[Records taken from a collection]

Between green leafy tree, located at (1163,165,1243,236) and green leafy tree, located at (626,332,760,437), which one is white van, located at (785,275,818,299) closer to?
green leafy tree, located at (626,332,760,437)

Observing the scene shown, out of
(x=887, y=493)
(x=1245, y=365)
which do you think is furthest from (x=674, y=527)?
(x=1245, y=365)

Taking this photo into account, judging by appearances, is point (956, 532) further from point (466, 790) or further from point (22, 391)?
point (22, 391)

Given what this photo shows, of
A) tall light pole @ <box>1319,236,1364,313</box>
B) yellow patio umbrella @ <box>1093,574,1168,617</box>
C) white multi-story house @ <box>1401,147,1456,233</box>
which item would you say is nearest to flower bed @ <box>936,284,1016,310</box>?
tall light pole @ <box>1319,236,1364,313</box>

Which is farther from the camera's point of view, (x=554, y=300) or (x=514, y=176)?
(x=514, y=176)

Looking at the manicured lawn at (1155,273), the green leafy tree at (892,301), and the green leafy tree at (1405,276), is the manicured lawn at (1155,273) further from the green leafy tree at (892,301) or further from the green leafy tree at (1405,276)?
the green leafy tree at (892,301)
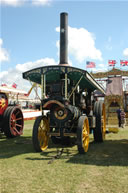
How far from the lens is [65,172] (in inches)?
145

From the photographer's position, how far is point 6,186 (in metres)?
3.12

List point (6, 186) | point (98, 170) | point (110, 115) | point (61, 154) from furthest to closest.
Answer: point (110, 115) < point (61, 154) < point (98, 170) < point (6, 186)

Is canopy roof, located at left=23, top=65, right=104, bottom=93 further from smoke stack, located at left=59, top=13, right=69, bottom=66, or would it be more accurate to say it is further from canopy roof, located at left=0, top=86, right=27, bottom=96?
smoke stack, located at left=59, top=13, right=69, bottom=66

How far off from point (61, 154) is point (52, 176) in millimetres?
1585

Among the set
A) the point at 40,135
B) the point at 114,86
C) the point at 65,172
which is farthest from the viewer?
the point at 114,86

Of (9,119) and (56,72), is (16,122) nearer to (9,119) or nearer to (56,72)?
(9,119)

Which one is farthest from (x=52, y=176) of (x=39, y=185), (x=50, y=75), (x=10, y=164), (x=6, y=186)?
(x=50, y=75)

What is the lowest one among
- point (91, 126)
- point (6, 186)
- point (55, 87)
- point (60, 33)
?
point (6, 186)

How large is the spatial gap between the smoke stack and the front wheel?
3.76 metres

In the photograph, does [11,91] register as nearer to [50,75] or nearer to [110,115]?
[50,75]

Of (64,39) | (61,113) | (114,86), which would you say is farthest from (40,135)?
(114,86)

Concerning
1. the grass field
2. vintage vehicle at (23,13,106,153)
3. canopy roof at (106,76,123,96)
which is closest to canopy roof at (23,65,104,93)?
vintage vehicle at (23,13,106,153)

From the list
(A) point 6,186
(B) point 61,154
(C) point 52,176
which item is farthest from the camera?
(B) point 61,154

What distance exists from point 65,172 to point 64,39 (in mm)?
6315
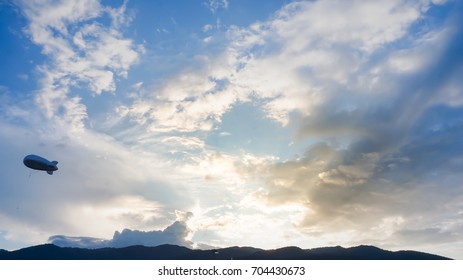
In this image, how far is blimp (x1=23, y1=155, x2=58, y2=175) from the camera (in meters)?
137

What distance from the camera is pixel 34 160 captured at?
13800 cm

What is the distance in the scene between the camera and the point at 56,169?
14562 cm

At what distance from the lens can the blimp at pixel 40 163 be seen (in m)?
137

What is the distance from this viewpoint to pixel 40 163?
139875 mm
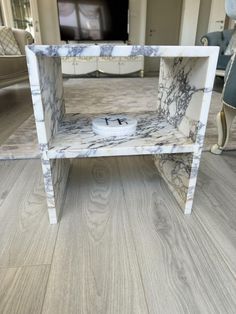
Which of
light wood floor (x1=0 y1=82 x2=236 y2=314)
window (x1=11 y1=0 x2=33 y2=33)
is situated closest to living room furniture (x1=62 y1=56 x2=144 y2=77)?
window (x1=11 y1=0 x2=33 y2=33)

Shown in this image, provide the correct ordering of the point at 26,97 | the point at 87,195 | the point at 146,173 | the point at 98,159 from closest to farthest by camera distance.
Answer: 1. the point at 87,195
2. the point at 146,173
3. the point at 98,159
4. the point at 26,97

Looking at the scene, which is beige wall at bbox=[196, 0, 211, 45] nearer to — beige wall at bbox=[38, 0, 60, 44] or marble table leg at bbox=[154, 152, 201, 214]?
beige wall at bbox=[38, 0, 60, 44]

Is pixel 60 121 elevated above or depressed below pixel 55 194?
above

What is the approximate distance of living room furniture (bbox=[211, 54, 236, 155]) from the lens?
95 cm

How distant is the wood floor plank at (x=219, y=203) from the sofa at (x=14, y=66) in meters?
1.56

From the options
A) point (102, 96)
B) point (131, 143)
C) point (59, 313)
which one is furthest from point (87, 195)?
point (102, 96)

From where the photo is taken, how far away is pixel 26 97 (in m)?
2.45

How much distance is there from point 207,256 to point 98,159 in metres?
0.66

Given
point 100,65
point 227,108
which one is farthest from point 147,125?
point 100,65

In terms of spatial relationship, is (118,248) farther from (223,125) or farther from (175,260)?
(223,125)

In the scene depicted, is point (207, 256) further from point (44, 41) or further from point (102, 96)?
point (44, 41)

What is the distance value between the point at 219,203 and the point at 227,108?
467mm

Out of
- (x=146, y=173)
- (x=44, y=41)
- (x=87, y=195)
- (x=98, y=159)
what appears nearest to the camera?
(x=87, y=195)

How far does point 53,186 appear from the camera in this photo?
26.6 inches
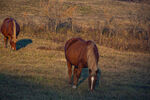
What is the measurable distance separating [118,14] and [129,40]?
16138 millimetres

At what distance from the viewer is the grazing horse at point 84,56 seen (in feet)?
23.2

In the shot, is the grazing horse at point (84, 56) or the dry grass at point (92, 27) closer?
the grazing horse at point (84, 56)

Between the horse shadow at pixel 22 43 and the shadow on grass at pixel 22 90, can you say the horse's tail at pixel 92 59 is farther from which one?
the horse shadow at pixel 22 43

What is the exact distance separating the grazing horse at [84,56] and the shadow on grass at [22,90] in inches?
46.0

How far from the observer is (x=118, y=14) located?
34.3 m

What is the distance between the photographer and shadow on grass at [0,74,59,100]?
23.0 feet

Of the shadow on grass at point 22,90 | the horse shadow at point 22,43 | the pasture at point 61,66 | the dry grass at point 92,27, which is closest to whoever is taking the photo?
the shadow on grass at point 22,90

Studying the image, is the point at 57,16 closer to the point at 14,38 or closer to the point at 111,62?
the point at 14,38

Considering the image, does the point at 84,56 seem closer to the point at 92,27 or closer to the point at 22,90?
the point at 22,90

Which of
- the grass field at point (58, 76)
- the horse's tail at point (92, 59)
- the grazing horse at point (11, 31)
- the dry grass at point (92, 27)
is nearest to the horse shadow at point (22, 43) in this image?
the grass field at point (58, 76)

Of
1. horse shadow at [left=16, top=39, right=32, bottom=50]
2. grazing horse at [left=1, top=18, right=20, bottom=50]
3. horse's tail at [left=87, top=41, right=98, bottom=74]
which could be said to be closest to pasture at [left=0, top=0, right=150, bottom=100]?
horse shadow at [left=16, top=39, right=32, bottom=50]

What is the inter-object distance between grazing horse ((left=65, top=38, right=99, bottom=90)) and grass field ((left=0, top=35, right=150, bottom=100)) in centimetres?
75

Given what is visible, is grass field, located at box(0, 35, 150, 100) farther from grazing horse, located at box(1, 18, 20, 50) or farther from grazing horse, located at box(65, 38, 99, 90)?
grazing horse, located at box(65, 38, 99, 90)

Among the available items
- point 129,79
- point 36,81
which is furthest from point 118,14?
point 36,81
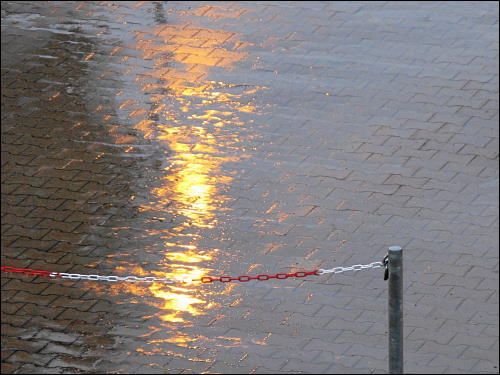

**Task to complete:** List each line of the records that contains the string "furthest", treating uppercase and lowercase as different.

**Task result:**
which do you think is furthest from (x=674, y=527)?
List point (6, 186) | point (98, 170) | point (110, 115) | point (61, 154) from furthest to closest.
which one is furthest from point (87, 195)?
which is furthest from point 118,14?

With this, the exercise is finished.